This brings me at last to “the Pivot” – the proposed rotation of American forces and shift of foreign policy attention to East Asia from points West. The first thing our government tells us is that the pivot is “not about China.” Of course it’s not about China, except when it is – or when there are no Chinese in the room to listen to us as we figure out how to turn our attention to the Indo-Pacific while simultaneously bombing Syria and/or Iran and continuing our crusade against militant Islam.

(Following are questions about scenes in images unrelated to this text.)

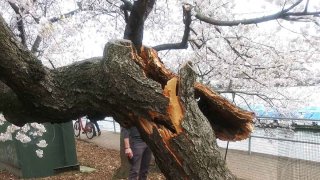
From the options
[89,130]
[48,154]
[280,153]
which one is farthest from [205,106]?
[89,130]

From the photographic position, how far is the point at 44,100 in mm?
2314

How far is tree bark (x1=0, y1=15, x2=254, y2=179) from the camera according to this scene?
1.97 meters

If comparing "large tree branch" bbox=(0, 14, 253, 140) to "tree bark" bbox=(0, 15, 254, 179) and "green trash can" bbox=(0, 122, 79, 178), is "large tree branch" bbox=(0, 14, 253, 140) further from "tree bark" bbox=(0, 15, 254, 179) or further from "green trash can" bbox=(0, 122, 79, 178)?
"green trash can" bbox=(0, 122, 79, 178)

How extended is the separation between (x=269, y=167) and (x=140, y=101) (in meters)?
6.36

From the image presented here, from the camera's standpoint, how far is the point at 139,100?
2.06m

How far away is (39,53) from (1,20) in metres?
6.00

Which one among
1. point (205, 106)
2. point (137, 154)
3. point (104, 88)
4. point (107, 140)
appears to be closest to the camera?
point (104, 88)

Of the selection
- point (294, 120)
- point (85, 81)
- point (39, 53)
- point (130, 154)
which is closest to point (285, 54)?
point (294, 120)

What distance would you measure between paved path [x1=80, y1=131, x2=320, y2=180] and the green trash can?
3530 millimetres

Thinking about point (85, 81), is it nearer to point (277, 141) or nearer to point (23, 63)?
point (23, 63)

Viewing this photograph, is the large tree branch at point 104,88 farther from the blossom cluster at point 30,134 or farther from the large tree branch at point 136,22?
the blossom cluster at point 30,134

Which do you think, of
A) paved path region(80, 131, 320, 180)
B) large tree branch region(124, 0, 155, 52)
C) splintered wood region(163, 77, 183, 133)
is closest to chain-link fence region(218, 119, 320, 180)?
paved path region(80, 131, 320, 180)

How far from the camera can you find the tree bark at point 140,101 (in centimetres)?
197

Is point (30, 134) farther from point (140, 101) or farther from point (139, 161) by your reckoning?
point (140, 101)
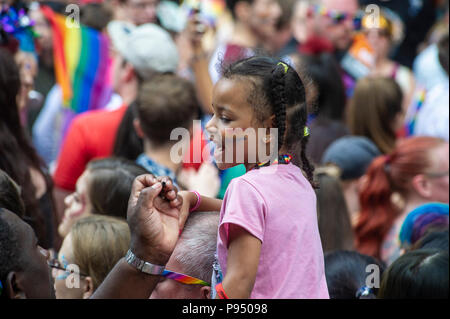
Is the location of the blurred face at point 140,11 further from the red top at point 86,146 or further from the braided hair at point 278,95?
the braided hair at point 278,95

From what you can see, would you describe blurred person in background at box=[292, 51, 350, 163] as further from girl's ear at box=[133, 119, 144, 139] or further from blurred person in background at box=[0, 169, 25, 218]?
blurred person in background at box=[0, 169, 25, 218]

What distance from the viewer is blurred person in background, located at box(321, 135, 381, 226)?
418 cm

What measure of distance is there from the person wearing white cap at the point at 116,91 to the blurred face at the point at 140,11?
696mm

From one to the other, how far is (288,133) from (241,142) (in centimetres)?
13

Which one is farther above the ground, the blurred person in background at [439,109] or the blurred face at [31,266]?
the blurred person in background at [439,109]

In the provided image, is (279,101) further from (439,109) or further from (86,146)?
(439,109)

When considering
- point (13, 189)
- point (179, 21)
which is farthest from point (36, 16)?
point (13, 189)

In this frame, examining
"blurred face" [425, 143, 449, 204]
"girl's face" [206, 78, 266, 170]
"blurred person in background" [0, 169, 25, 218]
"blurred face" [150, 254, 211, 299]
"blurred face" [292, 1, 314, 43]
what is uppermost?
"blurred face" [292, 1, 314, 43]

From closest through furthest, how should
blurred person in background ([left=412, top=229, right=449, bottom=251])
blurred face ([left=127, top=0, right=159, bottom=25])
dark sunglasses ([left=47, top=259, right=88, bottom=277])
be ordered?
dark sunglasses ([left=47, top=259, right=88, bottom=277])
blurred person in background ([left=412, top=229, right=449, bottom=251])
blurred face ([left=127, top=0, right=159, bottom=25])

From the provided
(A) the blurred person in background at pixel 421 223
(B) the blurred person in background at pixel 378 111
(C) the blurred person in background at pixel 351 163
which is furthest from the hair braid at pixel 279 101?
(B) the blurred person in background at pixel 378 111

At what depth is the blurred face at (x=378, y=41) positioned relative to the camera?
6.15 m

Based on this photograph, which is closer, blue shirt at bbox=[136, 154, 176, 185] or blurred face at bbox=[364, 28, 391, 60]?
blue shirt at bbox=[136, 154, 176, 185]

Strangely, we are having trouble convincing others in Asia that we’re really going to drop things elsewhere to help them balance China’s rising wealth and power not just now but over the long haul. We’re also having trouble convincing the silly Chinese that, despite everything we’re doing, it’s not our intention to remain in position to assault them from their own near seas or to keep them from having much say in what happens in their neighborhood. They just don’t seem to appreciate that we feel threatened by their belated attempts to complicate and frustrate foreign attack and undermine our omnipotence. We demand that China swear off all acts that undercut our ability to overwhelm it! We, not they, properly call the shots in East Asia. To underscore this point, we now propose to build a trans-Pacific free-trade zone that excludes China, even though it is every Asian and Pacific country’s largest trading partner.

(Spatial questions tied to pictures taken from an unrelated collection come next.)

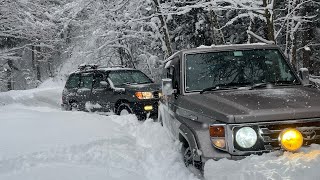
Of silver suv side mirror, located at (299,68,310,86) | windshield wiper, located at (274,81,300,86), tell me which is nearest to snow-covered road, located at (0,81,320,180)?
windshield wiper, located at (274,81,300,86)

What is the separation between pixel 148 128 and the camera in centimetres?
815

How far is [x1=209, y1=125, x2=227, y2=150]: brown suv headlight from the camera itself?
4016 mm

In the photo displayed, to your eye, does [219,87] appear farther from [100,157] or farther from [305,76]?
[100,157]

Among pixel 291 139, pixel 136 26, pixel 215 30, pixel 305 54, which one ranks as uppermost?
pixel 136 26

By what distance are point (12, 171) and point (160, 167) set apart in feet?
5.91

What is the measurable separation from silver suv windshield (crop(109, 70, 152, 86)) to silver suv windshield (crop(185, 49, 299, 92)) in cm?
681

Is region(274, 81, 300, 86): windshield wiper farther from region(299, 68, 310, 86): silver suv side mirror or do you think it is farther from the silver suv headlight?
the silver suv headlight

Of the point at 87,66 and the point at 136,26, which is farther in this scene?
the point at 136,26

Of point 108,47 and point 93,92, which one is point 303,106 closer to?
point 93,92

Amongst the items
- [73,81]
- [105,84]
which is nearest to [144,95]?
[105,84]

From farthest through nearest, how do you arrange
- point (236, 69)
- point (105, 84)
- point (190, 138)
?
point (105, 84), point (236, 69), point (190, 138)

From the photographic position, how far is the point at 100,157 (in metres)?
5.26

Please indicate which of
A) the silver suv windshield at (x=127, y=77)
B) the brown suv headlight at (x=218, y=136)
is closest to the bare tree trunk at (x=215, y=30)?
the silver suv windshield at (x=127, y=77)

The trouble with foreign affairs, I guess, is that it involves foreigners, who are by nature inscrutable and inexplicably disinclined to recognize our inherent benevolence as Americans.
The Chinese and others need to understand that we Americans have no choice. There’s no one else who can do what we can. So we must pivot to the East. God is on the side of the big economies and that’s where they’re beginning to be and that’s where China is too. We need to deploy our military to do something about this, even if it’s not clear exactly what economic problems an American military build-up might solve other than keeping our defense spending up while our allies keep theirs down. But military build-ups are as American as the Colt revolver and the Lone Ranger. So redeploy we must.
The problem is that China may be on the verge of developing an autistic government with a bloated military budget, a bad habit of exempting itself from international norms, and a preference for applying coercion rather than diplomacy to those who annoy it. Perhaps, in time, China will even develop some sort of ideology it can seek to impose on others with the fervor of a gang of Jehovah’s witnesses or democracy promoters. Some might say that our problem boils down to a well-founded fear of China becoming more like us. Does the world have room for another country that is strong at arms but a bit weak in the head and convinced that bombing foreigners is both an act of humanitarian assistance and the surest path to peaceful coexistence with them? We doubt it.
Americans who are nostalgic about the Cold War and eager to reenact it look forward to China mirroring us to become a true “peer competitor.” That may not include a critical mass of people in this room. But, just think! A China that modeled itself on America would justify sustaining our own bloated military budget, cure our enemy deprivation syndrome, and return us to the welcome simplicities of some sort of bipolar struggle for global dominance. For the leprechauns of the military-industrial complex, such a China is the pot of gold at the end of the congressional rainbow. So we propose to swing our military away from West Asia (the Middle East) and rebalance it to East Asia.
China’s bankers, unlike its military, seem curiously relaxed about this possibility. Perhaps it’s because they own so much American debt they can’t help noticing that we have a budget problem we are addressing by mindless disinvestment – cutting everything equally so as to avoid having to make choices or set priorities. If the United States can’t prepare itself for the future, make choices, or set priorities at home, why worry about it doing so abroad? As long as there’s an Israel Lobby to set Washington’s foreign policy priorities for it, what’s the real chance that China – as opposed to angry Arabs and militant Muslims – will become Enemy Number One for Americans? And, if Asia deserves more attention because it’s becoming the world’s economic center of gravity, will a militaristic “Pivot” affect that reality, or just waste money?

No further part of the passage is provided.